### ISTRUZIONI
A. Spiega perché, secondo il testo sulle pagelle della Week 10, Dalton Knecht viene definito immarcabile in ogni zona del parquet.
B. Riporta alla lettera il passo del testo sulle pagelle della Week 10 compreso tra "Wisconsin. Fra una" e "di nomi d’eccezione.", estremi inclusi.

### TESTO FORNITO

★ ★ ★

Autore: Riccardo De Angelis
Data: 15 Gen, 2024

Le pagelle della Week 10 iniziano con Dalton Knecht che illumina l’attacco dei Vols e finiscono con DePaul, la più brutta delle squadre di P6.

 

Dalton Knecht (Tennessee). Ci avevamo visto lungo a inizio anno quando gli avevamo dedicato un focus. Dalton Knecht è il faro offensivo che Rick Barnes non ha mai avuto a Tennessee, un All-American fatto e finito. In questa settimana, in cui i Vols hanno fallito l’assalto alla #1 con la sconfitta a Mississippi State, l’ex Northern Colorado ne ha piazzati prima 28 col 56% dal campo per poi migliorarsi e arrivare a 36 con il 60% dal campo contro Georgia. Numeri da fuoriclasse assoluto, immarcabile in ogni zona del parquet, visto che a supportare questi numeri c’è anche un rotondo 50% da tre su 18 conclusioni.

Wisconsin. Fra una Purdue che ogni tanto fa la fine di Golia e gli alti e bassi di squadre come Indiana, Illinois e Michigan State, alla fine in testa alla Big Ten ci sono i Badgers. Ancora imbattuti dopo 5 partite di conference, in settimana hanno sconfitto Ohio State e Northwestern imponendo i suoi tanto amati ritmi blandi che, in attacco, sono sinonimo di efficienza elevatissima. Tanto di cappello a Greg Gard, fra i meno osannati coach di Power 6 ma che regolarmente porta a casa risultati senza andare a caccia di nomi d’eccezione.

 

L’attacco di Memphis. In passato gli elogi per Penny Hardaway erano legati soprattutto alla sua difesa, ma il coach dei Tigers ha dimostrato in settimana che i suoi quest’anno sono da temere anche – se non soprattutto – in attacco. 107 punti dati a UTSA e 112 passeggiando in casa di Wichita State: anche tenendo conto dei soli tempi regolamentari, sono comunque 206 punti nell’arco di due match. Benché FAU abbia mandato segnali di ripresa, al momento non c’è formazione che appare meglio attrezzata di Memphis per vincere l’American.

★ ★ ★

### DATI REGISTRATI
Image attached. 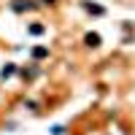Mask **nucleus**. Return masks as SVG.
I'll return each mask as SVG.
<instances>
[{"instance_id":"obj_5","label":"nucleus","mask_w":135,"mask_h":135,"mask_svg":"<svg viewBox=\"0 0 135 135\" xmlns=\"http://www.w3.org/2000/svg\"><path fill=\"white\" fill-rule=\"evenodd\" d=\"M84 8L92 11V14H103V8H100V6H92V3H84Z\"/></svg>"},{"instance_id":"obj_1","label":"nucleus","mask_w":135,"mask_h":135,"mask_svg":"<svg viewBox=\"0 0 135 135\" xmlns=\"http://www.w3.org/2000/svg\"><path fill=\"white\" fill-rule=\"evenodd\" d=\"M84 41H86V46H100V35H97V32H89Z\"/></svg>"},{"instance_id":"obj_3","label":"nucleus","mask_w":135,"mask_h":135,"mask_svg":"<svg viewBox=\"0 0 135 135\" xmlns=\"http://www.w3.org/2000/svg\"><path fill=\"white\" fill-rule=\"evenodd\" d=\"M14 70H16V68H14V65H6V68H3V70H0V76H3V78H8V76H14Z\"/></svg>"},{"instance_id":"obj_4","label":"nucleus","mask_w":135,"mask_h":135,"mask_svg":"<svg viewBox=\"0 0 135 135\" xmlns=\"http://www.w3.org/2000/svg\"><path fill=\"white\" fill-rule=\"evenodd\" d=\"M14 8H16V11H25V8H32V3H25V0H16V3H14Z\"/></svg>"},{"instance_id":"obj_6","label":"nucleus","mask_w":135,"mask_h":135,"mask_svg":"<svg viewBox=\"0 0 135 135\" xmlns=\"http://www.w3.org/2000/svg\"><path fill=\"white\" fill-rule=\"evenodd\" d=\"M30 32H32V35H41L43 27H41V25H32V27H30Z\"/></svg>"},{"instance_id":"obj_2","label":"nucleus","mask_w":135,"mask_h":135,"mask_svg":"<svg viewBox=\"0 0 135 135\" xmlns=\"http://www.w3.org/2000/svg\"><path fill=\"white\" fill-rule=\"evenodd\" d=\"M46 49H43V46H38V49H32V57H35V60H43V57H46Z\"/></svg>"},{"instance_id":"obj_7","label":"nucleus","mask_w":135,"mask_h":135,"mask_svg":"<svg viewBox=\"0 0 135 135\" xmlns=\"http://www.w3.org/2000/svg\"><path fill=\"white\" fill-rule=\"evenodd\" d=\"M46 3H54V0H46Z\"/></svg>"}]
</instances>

★ ★ ★

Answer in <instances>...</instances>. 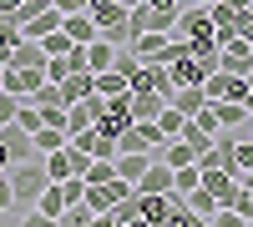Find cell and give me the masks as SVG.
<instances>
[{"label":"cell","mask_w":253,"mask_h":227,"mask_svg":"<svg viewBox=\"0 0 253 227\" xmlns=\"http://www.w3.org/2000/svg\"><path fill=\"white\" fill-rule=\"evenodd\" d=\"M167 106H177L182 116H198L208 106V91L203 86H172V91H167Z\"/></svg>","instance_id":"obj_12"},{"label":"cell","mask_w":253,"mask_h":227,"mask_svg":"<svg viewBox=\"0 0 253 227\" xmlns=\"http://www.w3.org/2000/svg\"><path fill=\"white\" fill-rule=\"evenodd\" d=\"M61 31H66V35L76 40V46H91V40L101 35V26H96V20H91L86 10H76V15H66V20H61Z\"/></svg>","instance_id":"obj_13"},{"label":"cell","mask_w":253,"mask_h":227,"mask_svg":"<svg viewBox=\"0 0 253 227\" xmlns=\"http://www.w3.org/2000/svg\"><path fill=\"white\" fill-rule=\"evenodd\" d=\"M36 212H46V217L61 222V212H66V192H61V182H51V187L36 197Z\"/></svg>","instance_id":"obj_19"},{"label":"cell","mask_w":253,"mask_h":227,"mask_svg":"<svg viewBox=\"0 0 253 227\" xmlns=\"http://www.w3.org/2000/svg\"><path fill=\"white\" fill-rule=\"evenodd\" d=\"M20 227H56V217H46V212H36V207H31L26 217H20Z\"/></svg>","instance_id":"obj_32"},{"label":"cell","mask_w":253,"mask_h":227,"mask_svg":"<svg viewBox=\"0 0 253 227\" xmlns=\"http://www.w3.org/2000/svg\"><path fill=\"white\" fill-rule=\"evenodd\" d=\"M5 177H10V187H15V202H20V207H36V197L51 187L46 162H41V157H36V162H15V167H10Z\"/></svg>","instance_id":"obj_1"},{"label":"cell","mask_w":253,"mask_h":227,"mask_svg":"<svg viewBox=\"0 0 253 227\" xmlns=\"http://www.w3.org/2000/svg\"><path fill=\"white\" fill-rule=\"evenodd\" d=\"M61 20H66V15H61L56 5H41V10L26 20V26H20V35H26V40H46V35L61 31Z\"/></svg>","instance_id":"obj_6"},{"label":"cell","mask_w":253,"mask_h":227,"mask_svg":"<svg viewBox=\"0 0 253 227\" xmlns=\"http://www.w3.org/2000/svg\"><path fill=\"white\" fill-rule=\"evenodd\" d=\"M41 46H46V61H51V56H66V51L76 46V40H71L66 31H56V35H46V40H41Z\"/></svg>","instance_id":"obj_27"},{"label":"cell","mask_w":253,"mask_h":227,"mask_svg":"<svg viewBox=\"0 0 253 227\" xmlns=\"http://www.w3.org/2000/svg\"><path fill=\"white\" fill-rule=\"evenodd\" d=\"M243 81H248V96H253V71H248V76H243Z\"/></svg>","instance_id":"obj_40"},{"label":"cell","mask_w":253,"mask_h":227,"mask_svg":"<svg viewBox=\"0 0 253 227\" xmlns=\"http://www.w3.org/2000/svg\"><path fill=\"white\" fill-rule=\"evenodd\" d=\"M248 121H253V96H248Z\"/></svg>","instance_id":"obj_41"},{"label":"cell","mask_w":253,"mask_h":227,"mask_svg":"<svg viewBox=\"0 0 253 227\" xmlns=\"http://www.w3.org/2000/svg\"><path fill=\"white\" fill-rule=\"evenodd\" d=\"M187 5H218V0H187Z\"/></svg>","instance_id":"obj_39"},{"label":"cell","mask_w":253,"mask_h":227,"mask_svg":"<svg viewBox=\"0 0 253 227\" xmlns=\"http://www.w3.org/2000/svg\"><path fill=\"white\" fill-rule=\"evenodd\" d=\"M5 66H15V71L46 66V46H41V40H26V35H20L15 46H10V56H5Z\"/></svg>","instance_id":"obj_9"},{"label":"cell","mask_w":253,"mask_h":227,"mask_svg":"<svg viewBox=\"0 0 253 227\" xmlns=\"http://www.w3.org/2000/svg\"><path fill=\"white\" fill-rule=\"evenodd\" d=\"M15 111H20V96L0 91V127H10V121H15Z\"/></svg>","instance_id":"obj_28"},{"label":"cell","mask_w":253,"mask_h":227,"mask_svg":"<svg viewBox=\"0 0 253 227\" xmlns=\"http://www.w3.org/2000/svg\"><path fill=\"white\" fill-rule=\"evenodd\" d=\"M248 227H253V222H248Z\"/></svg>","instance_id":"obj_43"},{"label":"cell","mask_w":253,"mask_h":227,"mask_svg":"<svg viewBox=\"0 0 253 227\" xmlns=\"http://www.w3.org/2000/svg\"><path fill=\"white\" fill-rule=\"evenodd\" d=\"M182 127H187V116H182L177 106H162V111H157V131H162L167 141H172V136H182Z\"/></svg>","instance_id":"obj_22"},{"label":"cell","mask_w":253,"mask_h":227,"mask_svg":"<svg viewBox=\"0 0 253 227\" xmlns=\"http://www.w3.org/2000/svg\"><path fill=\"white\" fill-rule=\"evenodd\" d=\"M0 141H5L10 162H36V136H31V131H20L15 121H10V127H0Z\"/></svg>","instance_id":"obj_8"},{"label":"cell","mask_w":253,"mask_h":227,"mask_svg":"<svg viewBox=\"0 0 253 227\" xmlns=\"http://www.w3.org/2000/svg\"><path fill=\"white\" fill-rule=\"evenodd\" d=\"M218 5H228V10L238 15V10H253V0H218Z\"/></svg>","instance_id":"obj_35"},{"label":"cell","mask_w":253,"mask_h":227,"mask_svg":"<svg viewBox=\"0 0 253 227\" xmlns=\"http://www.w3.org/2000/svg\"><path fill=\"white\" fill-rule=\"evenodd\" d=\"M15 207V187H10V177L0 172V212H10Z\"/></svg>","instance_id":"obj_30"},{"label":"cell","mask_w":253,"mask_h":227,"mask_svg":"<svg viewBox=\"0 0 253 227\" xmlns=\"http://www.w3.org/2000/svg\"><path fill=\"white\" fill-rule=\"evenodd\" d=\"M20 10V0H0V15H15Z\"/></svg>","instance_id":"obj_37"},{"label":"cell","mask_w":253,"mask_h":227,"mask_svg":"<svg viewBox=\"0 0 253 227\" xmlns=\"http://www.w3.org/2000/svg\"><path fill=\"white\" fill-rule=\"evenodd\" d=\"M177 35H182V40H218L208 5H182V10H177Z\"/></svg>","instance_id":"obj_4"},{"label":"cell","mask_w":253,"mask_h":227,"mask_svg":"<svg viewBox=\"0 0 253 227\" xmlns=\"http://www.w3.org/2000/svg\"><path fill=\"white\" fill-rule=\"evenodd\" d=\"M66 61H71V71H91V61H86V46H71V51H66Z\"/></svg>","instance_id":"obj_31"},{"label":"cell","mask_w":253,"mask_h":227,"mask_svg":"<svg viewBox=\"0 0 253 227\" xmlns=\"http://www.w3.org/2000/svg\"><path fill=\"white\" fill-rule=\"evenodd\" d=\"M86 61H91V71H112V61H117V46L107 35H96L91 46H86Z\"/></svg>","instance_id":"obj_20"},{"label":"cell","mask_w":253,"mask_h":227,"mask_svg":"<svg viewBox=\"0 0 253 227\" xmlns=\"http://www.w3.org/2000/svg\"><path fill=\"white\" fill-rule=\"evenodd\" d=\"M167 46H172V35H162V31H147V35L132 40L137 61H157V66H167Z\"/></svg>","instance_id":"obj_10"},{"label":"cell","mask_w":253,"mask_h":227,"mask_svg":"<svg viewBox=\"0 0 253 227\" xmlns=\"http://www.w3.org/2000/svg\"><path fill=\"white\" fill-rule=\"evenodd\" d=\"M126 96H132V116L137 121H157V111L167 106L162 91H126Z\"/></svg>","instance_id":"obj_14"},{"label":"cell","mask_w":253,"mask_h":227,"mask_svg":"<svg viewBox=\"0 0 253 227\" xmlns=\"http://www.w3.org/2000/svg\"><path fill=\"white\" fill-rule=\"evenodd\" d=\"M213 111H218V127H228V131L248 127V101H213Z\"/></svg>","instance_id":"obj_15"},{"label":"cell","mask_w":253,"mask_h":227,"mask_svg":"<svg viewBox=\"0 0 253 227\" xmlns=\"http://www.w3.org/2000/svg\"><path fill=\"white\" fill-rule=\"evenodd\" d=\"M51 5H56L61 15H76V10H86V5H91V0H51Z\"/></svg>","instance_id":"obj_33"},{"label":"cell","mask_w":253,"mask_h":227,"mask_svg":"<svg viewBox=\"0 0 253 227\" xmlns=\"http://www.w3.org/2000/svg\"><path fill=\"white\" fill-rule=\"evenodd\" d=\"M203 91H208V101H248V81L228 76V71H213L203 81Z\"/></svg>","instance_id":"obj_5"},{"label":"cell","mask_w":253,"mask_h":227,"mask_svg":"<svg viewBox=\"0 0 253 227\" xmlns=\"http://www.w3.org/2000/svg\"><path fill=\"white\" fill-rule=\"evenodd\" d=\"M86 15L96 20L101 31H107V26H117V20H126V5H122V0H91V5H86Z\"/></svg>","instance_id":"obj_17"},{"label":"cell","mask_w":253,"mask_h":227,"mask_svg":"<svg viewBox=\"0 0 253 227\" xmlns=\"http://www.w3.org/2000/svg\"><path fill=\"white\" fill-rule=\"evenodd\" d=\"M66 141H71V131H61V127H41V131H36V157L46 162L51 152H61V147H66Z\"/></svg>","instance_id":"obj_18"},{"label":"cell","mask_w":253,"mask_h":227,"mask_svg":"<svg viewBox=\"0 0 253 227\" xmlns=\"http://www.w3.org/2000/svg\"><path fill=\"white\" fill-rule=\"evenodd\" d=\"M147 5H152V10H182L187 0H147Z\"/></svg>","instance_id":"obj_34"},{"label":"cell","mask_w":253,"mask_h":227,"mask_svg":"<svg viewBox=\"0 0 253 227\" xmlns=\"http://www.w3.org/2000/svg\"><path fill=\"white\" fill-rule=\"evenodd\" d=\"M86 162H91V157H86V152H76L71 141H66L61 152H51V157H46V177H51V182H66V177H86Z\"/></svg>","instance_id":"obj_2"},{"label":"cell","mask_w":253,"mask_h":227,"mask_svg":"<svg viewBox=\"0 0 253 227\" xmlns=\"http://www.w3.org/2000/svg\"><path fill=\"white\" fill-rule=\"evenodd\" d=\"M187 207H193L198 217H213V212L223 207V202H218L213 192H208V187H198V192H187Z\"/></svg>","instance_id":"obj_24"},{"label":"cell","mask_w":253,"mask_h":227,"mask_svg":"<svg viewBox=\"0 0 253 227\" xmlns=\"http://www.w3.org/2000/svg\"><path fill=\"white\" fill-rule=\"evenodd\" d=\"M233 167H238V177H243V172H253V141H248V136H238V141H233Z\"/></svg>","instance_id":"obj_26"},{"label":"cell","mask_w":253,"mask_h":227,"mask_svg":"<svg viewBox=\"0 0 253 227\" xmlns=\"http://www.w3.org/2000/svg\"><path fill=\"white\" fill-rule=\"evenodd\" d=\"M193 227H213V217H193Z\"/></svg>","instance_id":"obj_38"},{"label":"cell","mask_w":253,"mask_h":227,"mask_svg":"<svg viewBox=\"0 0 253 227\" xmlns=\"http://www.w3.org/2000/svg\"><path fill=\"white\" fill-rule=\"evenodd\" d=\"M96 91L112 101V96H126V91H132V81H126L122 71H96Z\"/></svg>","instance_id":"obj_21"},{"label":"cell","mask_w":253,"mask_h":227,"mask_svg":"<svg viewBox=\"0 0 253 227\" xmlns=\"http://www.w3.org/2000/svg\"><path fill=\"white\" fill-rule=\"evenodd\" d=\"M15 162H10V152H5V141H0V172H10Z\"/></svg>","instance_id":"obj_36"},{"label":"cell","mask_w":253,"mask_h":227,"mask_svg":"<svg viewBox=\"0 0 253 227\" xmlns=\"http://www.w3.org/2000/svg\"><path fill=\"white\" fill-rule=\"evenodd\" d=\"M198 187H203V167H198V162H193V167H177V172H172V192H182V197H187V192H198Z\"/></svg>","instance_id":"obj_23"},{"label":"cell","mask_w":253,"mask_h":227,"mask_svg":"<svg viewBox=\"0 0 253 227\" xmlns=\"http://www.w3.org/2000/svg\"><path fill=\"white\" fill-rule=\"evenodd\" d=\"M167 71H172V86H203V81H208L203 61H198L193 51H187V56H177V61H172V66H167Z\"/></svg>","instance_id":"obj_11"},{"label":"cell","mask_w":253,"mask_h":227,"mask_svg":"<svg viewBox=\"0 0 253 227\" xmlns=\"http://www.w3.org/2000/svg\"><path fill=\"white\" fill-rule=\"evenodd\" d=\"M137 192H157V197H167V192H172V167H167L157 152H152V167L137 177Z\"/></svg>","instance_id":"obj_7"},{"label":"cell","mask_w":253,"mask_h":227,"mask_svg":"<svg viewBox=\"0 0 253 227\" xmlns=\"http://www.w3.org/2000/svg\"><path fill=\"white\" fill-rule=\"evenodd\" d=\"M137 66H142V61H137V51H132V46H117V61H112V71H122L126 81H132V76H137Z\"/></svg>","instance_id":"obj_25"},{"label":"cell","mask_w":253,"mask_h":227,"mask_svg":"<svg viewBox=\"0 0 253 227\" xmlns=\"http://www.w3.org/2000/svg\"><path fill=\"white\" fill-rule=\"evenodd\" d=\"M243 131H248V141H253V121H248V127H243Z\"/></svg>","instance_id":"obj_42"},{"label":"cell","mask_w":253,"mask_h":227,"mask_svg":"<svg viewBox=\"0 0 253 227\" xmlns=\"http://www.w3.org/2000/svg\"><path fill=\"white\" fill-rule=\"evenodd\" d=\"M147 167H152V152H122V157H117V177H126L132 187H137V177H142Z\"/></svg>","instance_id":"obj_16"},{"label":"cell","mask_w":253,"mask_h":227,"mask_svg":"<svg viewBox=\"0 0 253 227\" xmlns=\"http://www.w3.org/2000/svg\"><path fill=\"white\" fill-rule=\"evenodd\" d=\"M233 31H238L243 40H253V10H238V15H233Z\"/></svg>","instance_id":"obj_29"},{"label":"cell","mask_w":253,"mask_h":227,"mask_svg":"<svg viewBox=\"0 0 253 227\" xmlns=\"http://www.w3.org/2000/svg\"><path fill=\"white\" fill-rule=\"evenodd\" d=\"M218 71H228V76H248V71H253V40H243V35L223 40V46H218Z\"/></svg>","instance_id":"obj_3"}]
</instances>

★ ★ ★

### RISPOSTE
A. Il testo lo definisce immarcabile in ogni zona del parquet perché ai suoi numeri dal campo, 28 punti col 56% e poi 36 punti col 60%, si aggiunge un 50% da tre su 18 conclusioni.

B.
Wisconsin. Fra una Purdue che ogni tanto fa la fine di Golia e gli alti e bassi di squadre come Indiana, Illinois e Michigan State, alla fine in testa alla Big Ten ci sono i Badgers. Ancora imbattuti dopo 5 partite di conference, in settimana hanno sconfitto Ohio State e Northwestern imponendo i suoi tanto amati ritmi blandi che, in attacco, sono sinonimo di efficienza elevatissima. Tanto di cappello a Greg Gard, fra i meno osannati coach di Power 6 ma che regolarmente porta a casa risultati senza andare a caccia di nomi d’eccezione.